**** Extrait retenu ****

L'alléluia chanté par le peuple des fidèles, aussi universel
soit-il, ne trouvera sa floraison et sa plénitude qu'aux jours du Retour,
lorsque l'Ange voyant l'Histoire se replier tel un rouleau, dira: «
le temps n'est plus ». Il n'y aura plus d'yeux pour verser des larmes,
l'Innocence sera le partage sans fin des Elus.
Dans cette attente, notre tâche première
et urgente est d'Evangéliser. Non prêcher un nouvel Evangile,
soumis à la loi du temps, mais trouver la manière nouvelle qui
correspond à l'attente de nos contemporains de recevoir cette Bonne
Nouvelle. Comme je l'ai évoqué ici récemment il ne faut
pas négliger de respecter les règles élémentaires
que nous enseigne une saine psychologie. Il est nécessaire de bien
connaître les courants de la pensée ou de l'action dominant la
société qui va de plus en plus vite vers sa mondialisation.
Cela bien admis - et surtout bien appliqué - n'oublions pas ce qui
reste premier: le Témoignage par l'exemple et la Parole. Le Maître
nous l'a dit, il nous a assurés de son assistance. Lorsque nous témoignons,
n'ayons pas comme soucis premiers les circonstances ou l'actualité,
soyons simples comme des enfants, nous ne serons pas jugés ou estimés
sur nos échecs ou nos réussites supposés, mais sur le
fait que nous aurons parlé ou non. Elle est puissante la Parole de
Dieu, efficace quand on parle comme on croit et comme on aime. Ce n'est pas
notre culture ou notre habileté qui agit mais Sa Parole. Rappelons-nous,
au jour des Rameaux, lorsque les disciples eurent hissé Jésus
sur l'âne, le peuple en liesse jetait ses vêtements sous ses sabots,
et les disciples chantaient les prodiges dont ils avaient été
témoins: « Béni soit Celui qui vient, lui, notre Roi,
au nom du Seigneur ». Alors, quelques pharisiens qui se trouvaient
dans la foule dirent à Jésus: « Maître, arrête
tes disciples ». Mais il leur répondit: « Je vous
le dis: S'ils se taisent, les pierres crieront » (Luc 19-28.40)
C'est ce Jésus que toutes les générations ont reçu
à charge de proclamer. L'exemple lointain nous en est donné
par Paul, l'apôtre des Nations, lequel avant la célébration
des Saints Mystères faisait frémir l'Assemblée des fidèles
lorsqu'il rappelait la Mission de Jésus. « ... C'est pourquoi
Dieu l'a élevé au-dessus de tout; il lui a conféré
le Nom qui surpasse tous les noms, afin qu'au Nom de Jésus, aux Cieux,
sur terre et dans l'abîme, tout être vivant tombe à genoux,
et que toute langue proclame: Jésus-Christ est le Seigneur; pour la
gloire de Dieu le Père ». (Ph 2.6.11).

**** Données ****

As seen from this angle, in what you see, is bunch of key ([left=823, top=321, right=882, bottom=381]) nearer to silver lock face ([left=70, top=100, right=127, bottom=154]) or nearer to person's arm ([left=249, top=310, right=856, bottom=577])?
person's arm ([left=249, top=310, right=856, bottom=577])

****

_Objectif énoncé:_ Recopiez à l'identique l'extrait sur l'évangélisation, depuis « L'alléluia chanté par » jusqu'à « fin des Elus. » inclus.

_Réponse complète:_
L'alléluia chanté par le peuple des fidèles, aussi universel
soit-il, ne trouvera sa floraison et sa plénitude qu'aux jours du Retour,
lorsque l'Ange voyant l'Histoire se replier tel un rouleau, dira: «
le temps n'est plus ». Il n'y aura plus d'yeux pour verser des larmes,
l'Innocence sera le partage sans fin des Elus.